_What you will do_.
List every line of text from the records below as a numbered list, with no blank lines and no pictures.

_Data for this task_.
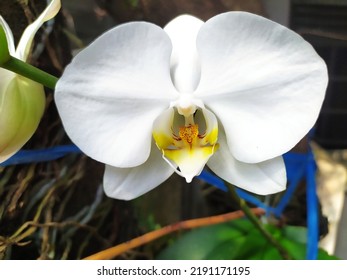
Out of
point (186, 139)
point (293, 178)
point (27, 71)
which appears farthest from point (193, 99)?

_Response to the task_.
1. Out of
2. point (186, 139)
3. point (293, 178)
4. point (27, 71)
5. which appears farthest from point (193, 99)?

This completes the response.